Cd38 Expression On Gluten-Specific T Cells Is A Robust Marker Of Gluten Re-Exposure In Coeliac Disease

Background:Increasing efforts are being put into new treatment options for coeliac disease (CeD), a chronic disorder of the small intestine induced by gluten. Interleukin-2 (IL-2) and gluten-specific CD4 + T cells increase in the blood after four hours and six days, respectively, following a gluten challenge in CeD patients. These responses are unique to CeD and are not seen in controls. We aimed to evaluate different markers reflecting a recall response to gluten exposure that may be used to monitor therapy. Methods:CeD patients on a gluten-free diet underwent a one- (n = 6) or three-day (n = 7) oral gluten challenges. We collected blood samples at several time points between baseline and day 8, and monitored gluten-specific CD4 + T cells for their frequency and CD38 expression using HLA-DQ:gluten tetramers. We assessed the IL-2 concentration in plasma four hours after the first gluten intake.
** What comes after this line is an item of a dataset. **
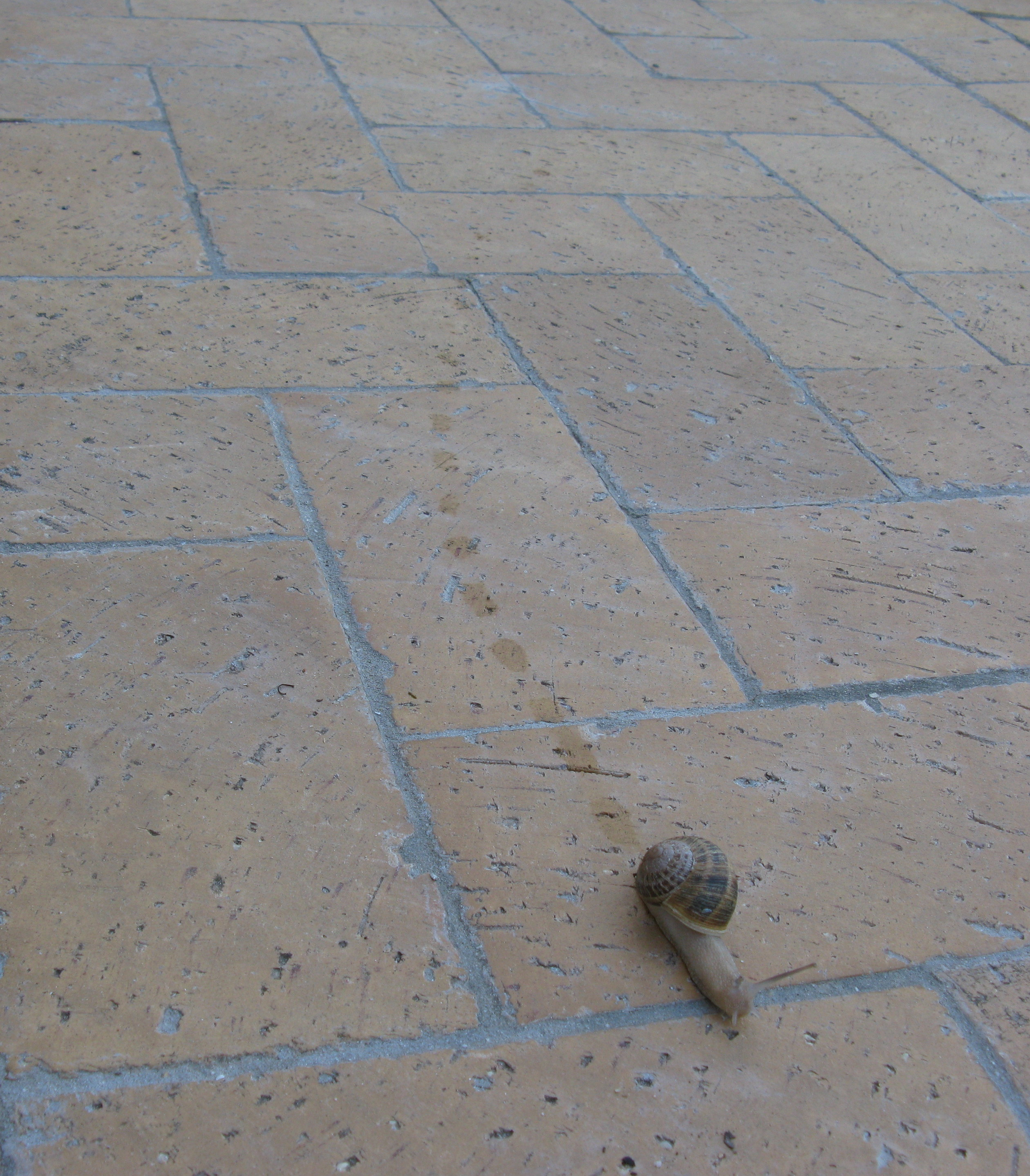 File:Land Gastropod leaving mucus-conserving trail IMG 1670s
Results:The frequency of gut-homing, tetramer-binding, CD4 + effector memory T (tetramer + beta 7 + T-EM) cells and the IL-2 concentration measured shortly after the first dose of gluten increased significantly after the one- and three-day gluten challenges, but large interindividual differences were exhibited. The frequency of tetramer + beta 7 + T-EM plateaued between days 6 and 8 and was lower after the one-day challenge. We observed a consistent increase in CD38 expression on tetramer + beta 7 + T-EM cells and did not find a significant difference between the one- and three-day challenges. Conclusions: The optimal time points for monitoring therapy response in CeD after a three-day oral gluten challenge is four hours for plasma IL-2 or six to eight days for the frequency of tetramer + beta 7 + T-EM cells, but both these parameters involved large interindividual differences. In contrast, CD38 expression on tetramer + beta 7 + T-EM cells increased uniformly and irrespectively of the length of gluten challenge, suggesting that this parameter is more suited for monitoring drug efficacy in clinical trials for CeD.